Reputation: 2243
I have a string like
string Text = "012345678901234567890123456789";
and a List<int>
with indexes
List<int> Indexes = new List<int>() { 2, 4, 7, 9, 15, 18, 23, 10, 1, 2, 15, 40 };
with following restrictions
Text.length
what's the best way to remove characters from the text which are in the index list?
expected output:
035681234679012456789
Is there a more efficent way than
foreach (int index in Indexes
.OrderByDescending(x => x)
.Distinct()
.Where(x => x < Text.Length))
{
Text = Text.Remove(index, 1);
}
Update:
Here are the Benchmarks of the current answers (string
with 100.000 characters and List<int>
with length 10.000:
Gallant: 3.322 ticks
Tim Schmelter: 8.602.576 ticks
Sergei Zinovyev: 9.002 ticks
rbaghbanli: 7.137 ticks
Jirí Tesil Tesarík: 72.580 ticks
Upvotes: 14
Views: 1090
Reputation: 11
A modified solution using byte (may be replaced by boolean) array instead of hash table. PROS: linear complexity, CONS: needs extra memory for flag array.
string Text = "012345678901234567890123456789";
List<int> Indexes = new List<int>() { 2, 4, 7, 9, 15, 18, 23, 10, 1, 2, 15, 40 };
byte[] contains = new byte[Text.Length];
Indexes.ForEach(p=> {if ( p<Text.Length) contains[p]=1;});
var output = string.Concat(Enumerable.Range(0, Text.Length).Where(p => contains[p] != 1).Select(p => Text[p]));
Upvotes: 0
Reputation: 166
The following is making an assumption that your string contains a known set of characters.
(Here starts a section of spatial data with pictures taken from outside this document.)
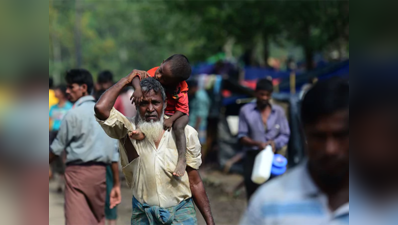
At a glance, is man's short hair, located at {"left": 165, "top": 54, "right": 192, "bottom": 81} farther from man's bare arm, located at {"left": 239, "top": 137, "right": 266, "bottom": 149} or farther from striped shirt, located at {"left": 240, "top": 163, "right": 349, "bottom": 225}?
man's bare arm, located at {"left": 239, "top": 137, "right": 266, "bottom": 149}

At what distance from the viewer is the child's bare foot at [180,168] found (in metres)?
3.60

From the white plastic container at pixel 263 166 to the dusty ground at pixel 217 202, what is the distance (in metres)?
2.08

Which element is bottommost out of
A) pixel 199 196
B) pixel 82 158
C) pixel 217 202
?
pixel 217 202

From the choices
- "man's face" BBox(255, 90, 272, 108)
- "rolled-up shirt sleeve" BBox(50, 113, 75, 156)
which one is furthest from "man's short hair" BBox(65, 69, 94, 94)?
"man's face" BBox(255, 90, 272, 108)

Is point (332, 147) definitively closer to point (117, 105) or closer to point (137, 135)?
point (137, 135)

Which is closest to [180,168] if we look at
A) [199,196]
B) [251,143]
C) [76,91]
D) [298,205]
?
[199,196]

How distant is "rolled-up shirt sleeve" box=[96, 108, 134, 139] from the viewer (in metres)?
3.53

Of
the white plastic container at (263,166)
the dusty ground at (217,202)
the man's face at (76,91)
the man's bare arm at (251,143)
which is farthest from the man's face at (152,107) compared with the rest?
the dusty ground at (217,202)

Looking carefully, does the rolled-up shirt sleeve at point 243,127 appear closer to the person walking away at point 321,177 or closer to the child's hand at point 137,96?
the child's hand at point 137,96

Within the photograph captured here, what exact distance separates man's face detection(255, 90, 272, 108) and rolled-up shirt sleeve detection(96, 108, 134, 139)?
2972 mm

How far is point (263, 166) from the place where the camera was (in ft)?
18.6

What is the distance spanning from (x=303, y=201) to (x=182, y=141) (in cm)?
172

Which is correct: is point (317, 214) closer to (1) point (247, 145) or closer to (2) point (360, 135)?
(2) point (360, 135)

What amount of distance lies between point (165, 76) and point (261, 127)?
9.39 feet
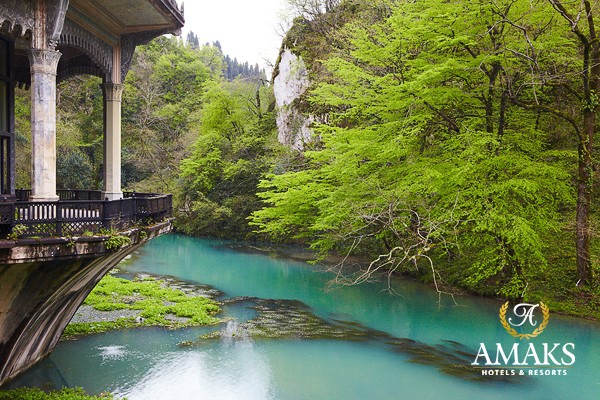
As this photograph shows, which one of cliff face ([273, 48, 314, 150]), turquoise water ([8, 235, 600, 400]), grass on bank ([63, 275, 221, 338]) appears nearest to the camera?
turquoise water ([8, 235, 600, 400])

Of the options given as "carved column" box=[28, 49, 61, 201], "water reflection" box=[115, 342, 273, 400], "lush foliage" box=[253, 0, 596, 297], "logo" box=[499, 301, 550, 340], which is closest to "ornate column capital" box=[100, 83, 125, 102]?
"carved column" box=[28, 49, 61, 201]

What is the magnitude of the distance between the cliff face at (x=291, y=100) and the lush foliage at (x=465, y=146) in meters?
10.4

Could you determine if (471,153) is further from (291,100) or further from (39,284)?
(291,100)

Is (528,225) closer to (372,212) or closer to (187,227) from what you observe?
(372,212)

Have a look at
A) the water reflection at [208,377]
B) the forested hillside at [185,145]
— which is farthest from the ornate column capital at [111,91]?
the forested hillside at [185,145]

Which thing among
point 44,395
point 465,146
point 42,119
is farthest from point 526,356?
point 42,119

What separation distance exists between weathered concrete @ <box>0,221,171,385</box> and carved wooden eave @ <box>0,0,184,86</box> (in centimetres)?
376

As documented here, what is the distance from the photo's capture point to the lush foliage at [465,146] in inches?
688

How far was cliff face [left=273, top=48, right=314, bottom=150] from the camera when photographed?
32.8 meters

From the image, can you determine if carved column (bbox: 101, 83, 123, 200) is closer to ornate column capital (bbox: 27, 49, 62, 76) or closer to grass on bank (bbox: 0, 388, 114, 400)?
ornate column capital (bbox: 27, 49, 62, 76)

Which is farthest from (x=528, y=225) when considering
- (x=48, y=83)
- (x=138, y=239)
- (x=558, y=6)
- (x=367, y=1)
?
(x=367, y=1)

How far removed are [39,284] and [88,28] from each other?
5660mm

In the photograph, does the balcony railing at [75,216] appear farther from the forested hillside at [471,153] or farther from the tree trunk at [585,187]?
the tree trunk at [585,187]

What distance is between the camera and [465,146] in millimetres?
18000
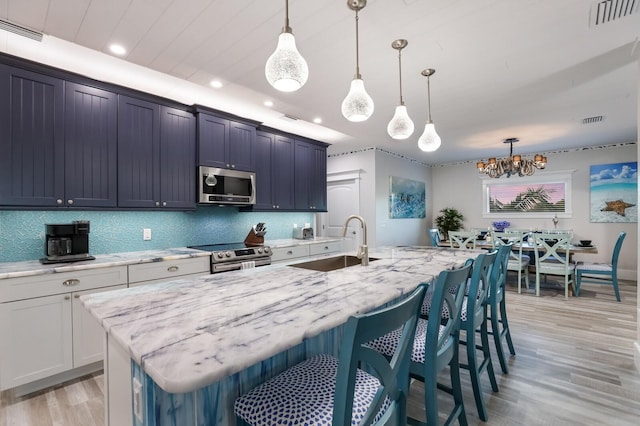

If you know for certain that, for example, Unicode character
never appears in the string, you can use it as a placeholder to mark which characters to remove. This should be very fast in exchange for this limitation:
char temp = '\uFFF0';
StringBuilder sb = new StringBuilder(Text);
for (int i = 0; i < Indexes.Count; i++)
{
if (Indexes[i] < sb.Length)
{
sb[Indexes[i]] = temp;
}
}
Text = sb.Replace(temp.ToString(), null).ToString();
This appears to be anywhere between 3-4 times faster than building a HashSet like some other answers have suggested. http://ideone.com/mUILHg
If you cannot make the above assumption, you can build an array to contain this extra bit of data instead of using a unique character. This does two rounds of iteration (so it's a bit slower), but it is still O(n) efficiency (so it should typically be faster than putting Indexes into a hashmap before iterating).
bool[] exclude = new bool[Text.Length];
for (int i = 0; i < Indexes.Count; i++)
{
if (Indexes[i] < exclude.Length)
{
exclude[Indexes[i]] = true;
}
}
StringBuilder sb = new StringBuilder(Text.Length);
for (int i = 0; i < Text.Length; i++)
{
if (!exclude[i])
{
sb.Append(Text[i]);
}
}
Text = sb.ToString();
Quick benchmarks: http://ideone.com/3d2uPH
Upvotes: 5
Reputation: 1286
This will work faster:
string Text = "012345678901234567890123456789";
List<int> Indexes = new List<int>() { 2, 4, 7, 9, 15, 18, 23, 10, 1, 2, 15, 40 };
HashSet<int> hashSet = new HashSet<int>(Indexes);
StringBuilder sb = new StringBuilder(Text.Length);
for (int i = 0; i < Text.Length; ++i)
{
if (!hashSet.Contains(i))
{
sb.Append(Text[i]);
}
}
string str = sb.ToString();
Upvotes: 9
Reputation: 3319
Yes, see code below (it will iterate only once over each sequence):
var map = new short[Text.Length];
foreach (var i in Indexes)
{
if (i < text.Count)
map[i] = 1;
}
Text = new string(Text.Where((c, i) => map[i] == 0).ToArray());
Upvotes: 7
Reputation: 460018
Here's a more or less elegant LINQ way:
Text = new string(Text.Where((c, index) => !Indexes.Contains(index)).ToArray());
It uses the overload of Enumerable.Where
that projects the index of the item in the sequence.
If you want the most efficient and not the most readable way and the text is really large you could use a HashSet<int>
instead of the list which doesn't allow duplicates and a StringBuilder
to create the new string:
var indexSet = new HashSet<int>(Indexes); // either create from the list(as shown here) or use it without your list
var textBuilder = new StringBuilder(Text.Length);
for(int i = 0; i < Text.Length; i++)
if (!indexSet.Contains(i))
textBuilder.Append(Text[i]);
Text = textBuilder.ToString();
Of course you could also use the HashSet<int>
in the LINQ approach to make it more efficient.
Upvotes: 11